Minimising trapping fine sediments A disadvantage of settling basins in spate schemes is their high trap efficiency for fine sediments at low flows or when basins are empty. To minimise the trap efficiency for fine sediments: • Basins should be relatively narrow, with sediment storage obtained by increasing the length, rather than the width or depth of the basin. • If it is considered necessary substantial reductions in the trap efficiency for fine sediments can be made if the tail water level in the basin is lowered for very low basin discharges. One possibility is to provide a notched weir at the basin exit, so that tail water levels are substantially lowered when the basin discharge is very low.
Secondary sediment control for spate schemes • Settling basins – Mechanically excavated or flushed basins can provide high sediment trap efficiencies with a low, or in the case of mechanically excavated basin, zero, “wastage” of water for sediment flushing. But sediment trap efficiency varies as a basin fills, and also with the basin discharge which varies from zero to full supply discharge in spate schemes. • Canal sediment extractors – Trap coarse sediment with a relatively constant trap efficiency but require continuous flushing flows of between 10% and 15 % of the canal discharge.

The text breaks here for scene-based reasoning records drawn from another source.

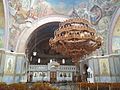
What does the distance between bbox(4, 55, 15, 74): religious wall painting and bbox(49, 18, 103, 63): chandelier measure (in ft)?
21.1

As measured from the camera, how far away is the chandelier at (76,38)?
938 centimetres

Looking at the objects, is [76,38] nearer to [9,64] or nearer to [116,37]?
[116,37]

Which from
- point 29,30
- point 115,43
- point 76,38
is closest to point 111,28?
point 115,43

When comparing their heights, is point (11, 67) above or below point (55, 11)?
below

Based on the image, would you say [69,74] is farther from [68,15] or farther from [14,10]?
[14,10]

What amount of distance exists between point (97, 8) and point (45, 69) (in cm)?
1061

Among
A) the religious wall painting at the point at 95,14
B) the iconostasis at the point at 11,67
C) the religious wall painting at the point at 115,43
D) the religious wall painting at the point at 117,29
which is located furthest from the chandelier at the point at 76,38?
the religious wall painting at the point at 95,14

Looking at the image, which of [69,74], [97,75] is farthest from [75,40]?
[69,74]

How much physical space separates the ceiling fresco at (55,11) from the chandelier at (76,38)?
646 cm

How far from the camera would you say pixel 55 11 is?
1758 centimetres

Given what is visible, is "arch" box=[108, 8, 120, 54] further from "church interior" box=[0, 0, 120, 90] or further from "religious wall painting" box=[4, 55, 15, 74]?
"religious wall painting" box=[4, 55, 15, 74]

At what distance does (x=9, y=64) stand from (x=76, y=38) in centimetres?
866

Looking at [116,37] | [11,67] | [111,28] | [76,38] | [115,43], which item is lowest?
[11,67]

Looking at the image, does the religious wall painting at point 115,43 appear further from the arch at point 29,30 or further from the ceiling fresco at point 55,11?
the arch at point 29,30
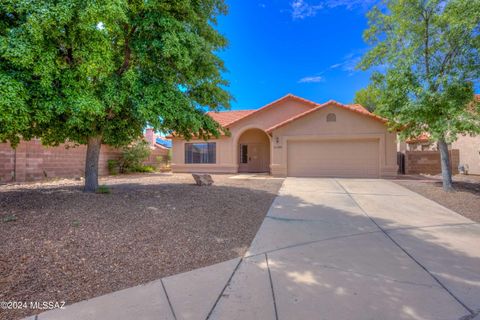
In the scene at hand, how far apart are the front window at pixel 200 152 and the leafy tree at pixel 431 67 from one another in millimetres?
11704

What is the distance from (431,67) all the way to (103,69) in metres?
12.1

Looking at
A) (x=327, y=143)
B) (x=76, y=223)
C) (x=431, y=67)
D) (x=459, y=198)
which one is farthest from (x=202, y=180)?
(x=431, y=67)

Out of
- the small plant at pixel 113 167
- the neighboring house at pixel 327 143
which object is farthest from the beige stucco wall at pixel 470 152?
the small plant at pixel 113 167

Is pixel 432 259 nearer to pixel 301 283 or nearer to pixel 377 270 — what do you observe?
pixel 377 270

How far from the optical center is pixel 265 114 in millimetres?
18938

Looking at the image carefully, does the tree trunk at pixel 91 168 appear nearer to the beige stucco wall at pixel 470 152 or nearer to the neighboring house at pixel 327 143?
the neighboring house at pixel 327 143

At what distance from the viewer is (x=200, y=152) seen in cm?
1947

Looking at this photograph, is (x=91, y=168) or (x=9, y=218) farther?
(x=91, y=168)

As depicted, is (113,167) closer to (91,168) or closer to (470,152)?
(91,168)

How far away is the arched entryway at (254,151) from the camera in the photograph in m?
20.5

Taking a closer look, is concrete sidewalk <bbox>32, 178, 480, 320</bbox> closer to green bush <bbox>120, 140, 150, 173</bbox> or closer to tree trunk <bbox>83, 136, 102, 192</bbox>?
tree trunk <bbox>83, 136, 102, 192</bbox>

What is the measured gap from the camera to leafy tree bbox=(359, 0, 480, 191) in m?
9.05

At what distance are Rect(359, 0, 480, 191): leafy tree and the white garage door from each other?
367 centimetres

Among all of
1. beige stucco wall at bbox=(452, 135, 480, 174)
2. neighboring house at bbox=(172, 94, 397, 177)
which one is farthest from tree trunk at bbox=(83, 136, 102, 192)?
Answer: beige stucco wall at bbox=(452, 135, 480, 174)
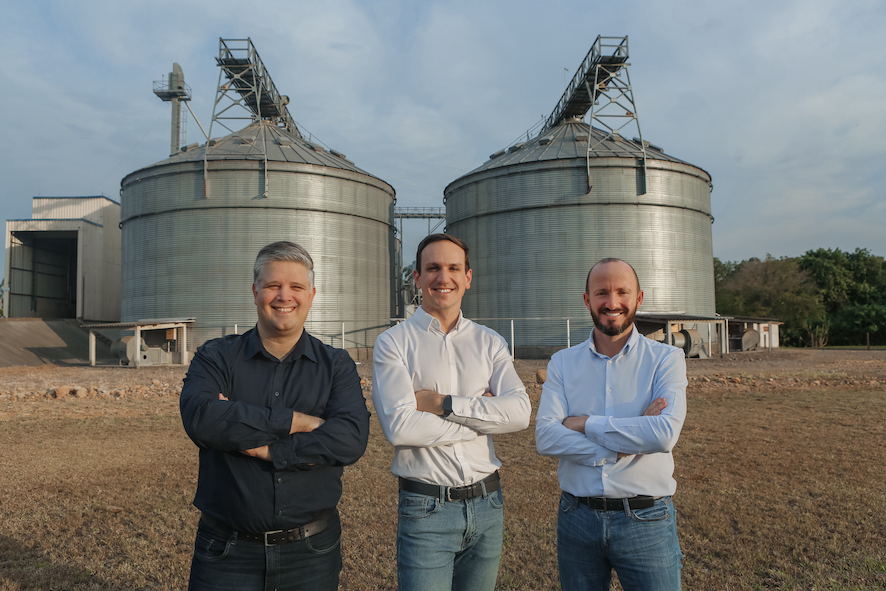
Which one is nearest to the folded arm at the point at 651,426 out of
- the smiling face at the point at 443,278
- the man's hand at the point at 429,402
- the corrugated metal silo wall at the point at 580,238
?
the man's hand at the point at 429,402

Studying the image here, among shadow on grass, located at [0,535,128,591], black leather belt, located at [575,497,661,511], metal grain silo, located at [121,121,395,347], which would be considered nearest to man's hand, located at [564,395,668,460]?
black leather belt, located at [575,497,661,511]

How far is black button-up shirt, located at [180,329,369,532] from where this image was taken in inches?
102

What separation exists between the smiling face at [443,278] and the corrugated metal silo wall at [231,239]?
26.1 meters

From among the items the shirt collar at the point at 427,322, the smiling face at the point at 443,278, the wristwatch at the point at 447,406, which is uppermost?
the smiling face at the point at 443,278

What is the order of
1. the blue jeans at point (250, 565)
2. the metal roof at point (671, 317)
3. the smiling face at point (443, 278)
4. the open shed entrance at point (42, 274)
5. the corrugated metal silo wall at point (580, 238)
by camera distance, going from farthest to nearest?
the open shed entrance at point (42, 274), the corrugated metal silo wall at point (580, 238), the metal roof at point (671, 317), the smiling face at point (443, 278), the blue jeans at point (250, 565)

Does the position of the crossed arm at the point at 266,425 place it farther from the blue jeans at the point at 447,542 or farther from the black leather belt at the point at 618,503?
the black leather belt at the point at 618,503

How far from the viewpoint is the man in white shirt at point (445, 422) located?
278cm

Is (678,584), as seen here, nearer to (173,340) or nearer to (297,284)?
(297,284)

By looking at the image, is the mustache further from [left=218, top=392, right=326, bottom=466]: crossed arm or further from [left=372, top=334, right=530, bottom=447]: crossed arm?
[left=218, top=392, right=326, bottom=466]: crossed arm

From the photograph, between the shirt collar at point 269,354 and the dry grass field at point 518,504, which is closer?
the shirt collar at point 269,354

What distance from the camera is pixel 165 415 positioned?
42.8 feet

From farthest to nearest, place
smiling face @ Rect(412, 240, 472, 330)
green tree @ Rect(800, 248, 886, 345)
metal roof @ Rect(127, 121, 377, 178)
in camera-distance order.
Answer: green tree @ Rect(800, 248, 886, 345) → metal roof @ Rect(127, 121, 377, 178) → smiling face @ Rect(412, 240, 472, 330)

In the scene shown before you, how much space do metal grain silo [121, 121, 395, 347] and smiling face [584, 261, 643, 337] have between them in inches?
1053

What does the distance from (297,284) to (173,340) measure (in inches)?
1124
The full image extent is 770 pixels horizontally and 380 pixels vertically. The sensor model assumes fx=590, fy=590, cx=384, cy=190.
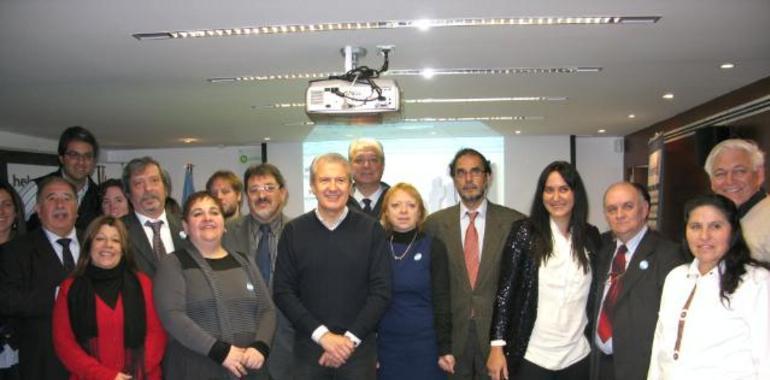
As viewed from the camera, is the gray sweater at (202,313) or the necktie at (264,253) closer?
the gray sweater at (202,313)

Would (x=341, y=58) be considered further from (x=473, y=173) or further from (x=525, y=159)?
(x=525, y=159)

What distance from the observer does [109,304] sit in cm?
267

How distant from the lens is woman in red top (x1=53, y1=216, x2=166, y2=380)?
8.59ft

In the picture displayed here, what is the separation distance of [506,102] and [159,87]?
3.60m

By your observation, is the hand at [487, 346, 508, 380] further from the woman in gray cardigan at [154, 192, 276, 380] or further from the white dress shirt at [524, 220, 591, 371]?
the woman in gray cardigan at [154, 192, 276, 380]

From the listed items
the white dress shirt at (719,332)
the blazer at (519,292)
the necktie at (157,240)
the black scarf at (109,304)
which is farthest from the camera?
the necktie at (157,240)

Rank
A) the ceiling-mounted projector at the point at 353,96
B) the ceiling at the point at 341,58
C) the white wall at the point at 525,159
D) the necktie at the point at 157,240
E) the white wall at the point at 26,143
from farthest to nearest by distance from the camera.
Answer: the white wall at the point at 525,159, the white wall at the point at 26,143, the ceiling-mounted projector at the point at 353,96, the ceiling at the point at 341,58, the necktie at the point at 157,240

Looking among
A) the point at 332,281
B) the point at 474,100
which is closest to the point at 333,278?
the point at 332,281

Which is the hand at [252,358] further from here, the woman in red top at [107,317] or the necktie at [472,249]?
the necktie at [472,249]

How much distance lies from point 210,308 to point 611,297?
180 centimetres

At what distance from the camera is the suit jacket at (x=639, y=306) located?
256 centimetres

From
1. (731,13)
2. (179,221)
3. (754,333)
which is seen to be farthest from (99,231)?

Conventional extractors not suitable for use in spate schemes. • These disadvantages are minimised in the hybrid system shown on the next slide.
Hybrid extractor/flushed basin for large schemes • This system proved to be extremely successful in scheme in Philippines with massive sedimentation problems - halting, and then reversing, a long term decline in the irrigation service area, and providing very large economic returns.
Spate canal design methods • no scouring – no silting” criteria – not for spate • “Regime” design methods mostly for canals carrying low sediment loads but Simons and Albertson method include equations for canals with sand beds and cohesive banks, carrying “heavy” sediment loads – have been used in spate systems • Rational methods provide the most logical method of designing canals to achieve a specified sediment transporting capacity. Chang, 1985 method provides predictions of slopes and bed widths that are similar to that observed in many spate systems.
Comparison of predictions from Chang method with slopes measured slope of a wadi Zabid canal
Use canal surveys to aid design in modernised schemes • Canal designs in modernised schemes are best based on the slopes and cross sections of (stable) existing canals. Design of enlarged, extended or new canals can then be derived using the Chang equation, with a judicious choice of input parameters to provide a good match with the slopes and cross sections observed in existing canals.
Make provision for the inevitable rise in command levels • Rise rates 5 mm to more than 50 mm year observed in spate schemes • For existing schemes estimate historical rates of rise of fields from coring or trial pits, and the history of upstream movement of traditional diversion structures. • For new schemes base on command increase in near by systems • If no local information available base estimates on regional catchment sediment yield data, the proportion of the annual sediment load that will be diverted to a scheme, the scheme command area, a bulk density for settled silts, and the likely variation in sedimentation rates between upstream and downstream fields. (In wadi Laba in Eritrea mean sedimentation rates in upstream fields were about twice the mean rate for all fields.)